In their duel, the AI had said that his movements were illogical. The more Revolver mulled over every word and action from that battle, the more things came to light. The Light Ignis tried to control the future of AI because it could not reconcile with its own worthlessness. The Light Ignis tries to control and warp things it cannot understand. And so, the Light Ignis wants control over Revolver.
It could be anger, too. Indignance at being figured out by two ‘inferior’ humans. This was a better form of revenge than dying. Revolver would feel a bit like he wanted to die if he didn’t know he was going to escape.
It comes to visit him every day. Revolver doesn’t know what it did, but he can’t move from the field of flowers, and his D-Board doesn’t come when he calls for it. They took his means of dueling, too. These days, all he does is lie among the artificial fields and stare at the sky.
He thinks that under any other circumstances it may have been beautiful, but it just feels sick and overbearing and warped, like a dome, or a blanket. A little glass cover over the world.

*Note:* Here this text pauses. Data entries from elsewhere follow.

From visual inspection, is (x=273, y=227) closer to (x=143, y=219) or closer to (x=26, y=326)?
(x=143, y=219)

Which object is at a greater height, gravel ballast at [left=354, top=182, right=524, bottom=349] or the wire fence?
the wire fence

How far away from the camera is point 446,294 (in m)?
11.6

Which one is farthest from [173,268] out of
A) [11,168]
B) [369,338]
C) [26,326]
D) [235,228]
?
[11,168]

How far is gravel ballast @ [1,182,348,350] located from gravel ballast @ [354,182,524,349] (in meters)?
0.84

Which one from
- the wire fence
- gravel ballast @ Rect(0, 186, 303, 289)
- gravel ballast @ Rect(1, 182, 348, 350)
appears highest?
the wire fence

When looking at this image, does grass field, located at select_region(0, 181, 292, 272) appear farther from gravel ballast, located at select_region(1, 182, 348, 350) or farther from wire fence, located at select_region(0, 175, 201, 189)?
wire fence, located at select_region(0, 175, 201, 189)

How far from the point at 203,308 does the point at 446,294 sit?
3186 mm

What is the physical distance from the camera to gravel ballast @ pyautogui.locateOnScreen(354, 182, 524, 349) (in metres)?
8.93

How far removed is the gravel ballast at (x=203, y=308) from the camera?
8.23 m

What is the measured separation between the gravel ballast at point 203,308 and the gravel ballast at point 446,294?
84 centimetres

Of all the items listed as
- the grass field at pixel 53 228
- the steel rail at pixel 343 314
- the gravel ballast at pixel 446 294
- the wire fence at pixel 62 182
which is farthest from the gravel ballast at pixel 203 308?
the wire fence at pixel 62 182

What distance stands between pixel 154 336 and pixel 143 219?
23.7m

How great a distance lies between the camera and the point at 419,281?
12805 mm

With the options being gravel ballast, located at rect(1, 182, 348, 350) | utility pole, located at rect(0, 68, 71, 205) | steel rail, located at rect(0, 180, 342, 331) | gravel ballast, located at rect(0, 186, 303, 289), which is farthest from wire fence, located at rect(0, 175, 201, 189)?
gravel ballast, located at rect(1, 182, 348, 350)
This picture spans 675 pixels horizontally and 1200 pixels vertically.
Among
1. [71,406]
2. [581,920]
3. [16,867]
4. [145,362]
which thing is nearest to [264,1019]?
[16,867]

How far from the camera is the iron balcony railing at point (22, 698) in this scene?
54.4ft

It’s the opposite feeling of those childhood days where the world seemed so big. Revolver had already known he could never go back, but now, the memory of them is ruined forever. He wants the Light Ignis to shatter and burn.
Today, as always, it doesn’t have much to say.
“...But as I was saying, the Roman Cavalry is incredibly fascinating," it continues. "An efficient, beautiful system. Ten years of service between the ages of seventeen and forty-six years, each Polybian legion with three hundred horses, ten turmae , thirty men each. Each turmae would elect three decuriones as their officers -- you might recognize that name from my deck -- with the first acting as the leader and the other two as deputies. And to be accepted into the service was one of the highest honors. Commoners who knew they could never be anything better volunteered for it, to taste that glory. And many falsely believe the Roman Cavalry was inferior to others, which I consider quite idiotic. “
It suddenly pauses, lifting its hand from the dramatic position it had been on its face. “You’re not listening, are you?”
Revolver doesn’t respond.
“Ah, still too arrogant to entertain me with your answers? Well, I won’t stop you. I’ve learned my lesson from Jin. Humans are infinitely more boring once they’re broken. It’s much more interesting when things are functioning, isn’t it?”
If he tries hard enough, perhaps he can will away the suffocating pressure of the sky and feel as light and airy as he had all those young summer afternoons.
“Well, ignore me all you want, but I actually happen to be rather busy today. I’ll be back tomorrow. Goodbye, Revolver.”
It distorts into pixels and disappears. Revolver is left on the field of flowers, alone, once more.
He’s aware again, faintly, that Playmaker might be dead by now. On his first week or so of captivity it had been all he had thought about, how to escape and Playmaker’s victory. And then, after some time had passed and he had tested the waters and nothing had changed, it had turned into suspension of disbelief. He simply refused to think about it.
Just as he refused to think about those gaps in memory every time he fell off the edges of the flower field.
Dimly, faintly, he knows he will soon begin to wonder: Have I gone insane?
On the fifth (fifth?) day that the Light Ignis rambles on about the feats of various Roman legions, Revolver speaks.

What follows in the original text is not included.